- **PASSAGE SHOWN**
-- -- --

Why the interest in the Limerick institution? Well, this year their fortunes are guided by Kilbrittain’s Jamie Wall, making his first foray into management at the age of 24. 

He doesn’t go in as a complete green-horn, it must be said: last year, he was a selector as his alma mater won the intervarsity competition under Eamonn Cregan.

To set a frame of reference, we open with a question asking if the Manchester United fan is entering similar territory to David Moyes when he replaced Sir Alex Ferguson at Old Trafford in 2013. He has an appropriate story.

‘You’re going to start the interview with David Moyes, wow!’ he laughs.

‘I went over to Brentford to see John Egan playing when I was in England last year, and I met the man himself. This was only a week or two after getting the (Mary I) job and nothing dawned on me until I was driving back from West London up to Cambridge.

‘I was stuck in traffic and I had the phone on the loudspeaker in the car and I was on the phone to (girlfriend) Louise, she was asking how I got on and I said, “Grand, I met David Moyes actually.”

‘She didn’t know who that was and I said, “He took over Manchester United after Alex Ferguson,” so she asked if he was still the manager and it was when I said, “No, he got sacked,” that it sunk in with me, I’m after taking over from Eamonn after winning the Fitzgibbon.’

It’s not the path he would have expected to take three years ago, when he played his last Fitzgibbon game for Mary I. He had played minor and U21 hurling and football for Cork and was on the extended county senior hurling panel when, that summer, a spinal abscess left him paralysed from the waist down. The quest to change that situation remains ongoing, but he has also tackled new challenges.

He enjoyed his year as a selector – ‘It was like the analogy of the big wheel – the lads got it rolling and all you have to do at that stage is give it a little tap’ – and when Cregan stepped down, the notion of Jamie taking over was suggested by more than a few others.

‘I was going to England for a couple of months and I was on my own for a while there,’ he says, ‘I was coming home for the lads’ medal ceremony in April and again a few of us were chatting, wondering what was going to happen.

-- -- --

(Spatial reasoning question records)
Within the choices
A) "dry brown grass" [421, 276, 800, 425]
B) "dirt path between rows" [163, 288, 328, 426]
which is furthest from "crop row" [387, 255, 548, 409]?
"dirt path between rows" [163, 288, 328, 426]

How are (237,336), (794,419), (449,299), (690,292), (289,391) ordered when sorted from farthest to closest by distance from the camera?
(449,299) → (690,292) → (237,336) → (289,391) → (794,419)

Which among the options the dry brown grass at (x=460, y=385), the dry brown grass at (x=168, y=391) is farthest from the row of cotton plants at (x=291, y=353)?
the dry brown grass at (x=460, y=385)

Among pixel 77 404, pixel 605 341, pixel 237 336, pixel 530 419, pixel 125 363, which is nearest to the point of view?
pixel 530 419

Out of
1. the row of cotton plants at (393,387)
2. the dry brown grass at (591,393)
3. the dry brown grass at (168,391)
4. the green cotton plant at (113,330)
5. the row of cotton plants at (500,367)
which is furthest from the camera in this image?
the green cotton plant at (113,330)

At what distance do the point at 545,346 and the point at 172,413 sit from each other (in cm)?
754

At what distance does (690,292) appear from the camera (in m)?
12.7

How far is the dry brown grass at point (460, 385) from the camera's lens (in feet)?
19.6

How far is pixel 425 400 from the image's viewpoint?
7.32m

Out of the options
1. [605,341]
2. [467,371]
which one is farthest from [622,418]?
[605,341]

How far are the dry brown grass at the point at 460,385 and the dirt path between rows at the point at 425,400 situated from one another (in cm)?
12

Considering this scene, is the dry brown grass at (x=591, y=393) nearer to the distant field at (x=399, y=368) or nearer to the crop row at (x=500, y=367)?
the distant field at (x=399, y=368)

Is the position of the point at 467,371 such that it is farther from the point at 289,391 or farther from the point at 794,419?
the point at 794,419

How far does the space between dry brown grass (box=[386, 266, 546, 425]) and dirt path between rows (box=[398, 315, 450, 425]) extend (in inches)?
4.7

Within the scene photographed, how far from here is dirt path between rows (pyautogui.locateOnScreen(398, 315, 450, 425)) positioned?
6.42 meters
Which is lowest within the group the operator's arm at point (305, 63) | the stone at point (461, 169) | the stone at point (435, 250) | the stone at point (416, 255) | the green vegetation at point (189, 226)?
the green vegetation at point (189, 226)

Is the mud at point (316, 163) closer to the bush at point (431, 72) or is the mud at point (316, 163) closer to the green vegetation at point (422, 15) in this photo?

-- -- --

- **GIVEN PROBLEM 1**
Decide whether each statement below agrees with the article on Jamie Wall, answering yes or no and quoting the words of the article that settle it. (a) Wall was 24 when he took on his first management role. (b) Louise recognized the name David Moyes. (c) Wall's last Fitzgibbon game for Mary I was five years earlier.
- **GIVEN PROBLEM 2**
Write the next part of the article on Jamie Wall, starting after its final sentence.

- **FINAL ANSWER 1**
(a) Yes: "making his first foray into management at the age of 24"
(b) No: "She didn’t know who that was"
(c) No: "three years ago, when he played his last Fitzgibbon game for Mary I"

- **FINAL ANSWER 2**
‘I’d have said it to one or two of the senior players and asked what they were thinking. They seemed like they’d be happy with it, so I had a good think about it when I went back to England and I said, “Do you know what, I’m going to have a cut off getting it anyway and if I don’t, what about it? I’m going to go for this because I reckon that if I get it I’m going to do it well and I’d rather I’m trying to do it well than someone telling me in six months’ time that things have gone to hell in a handcart”.

‘I’m not saying that I’ve all the answers, but I emailed (Mary I sports officer) Ciara Cregan and said I’d ask rather than hearing in July that someone else was taking over and being left regretting it, so we arranged to meet for a chat when I was home for two weeks in June.

‘Being on my own in Cambridge, I sat down for a few evenings and ended up with half an A4 pad full of a shell of a proposal or resumé. I put that together, printed two or three of them and bound them and went in for my interview. I said, “This is what I want to do slightly differently, this is what I want to do the same, here’s how I’m going to do the job if ye give it to me, the ball’s in your court”.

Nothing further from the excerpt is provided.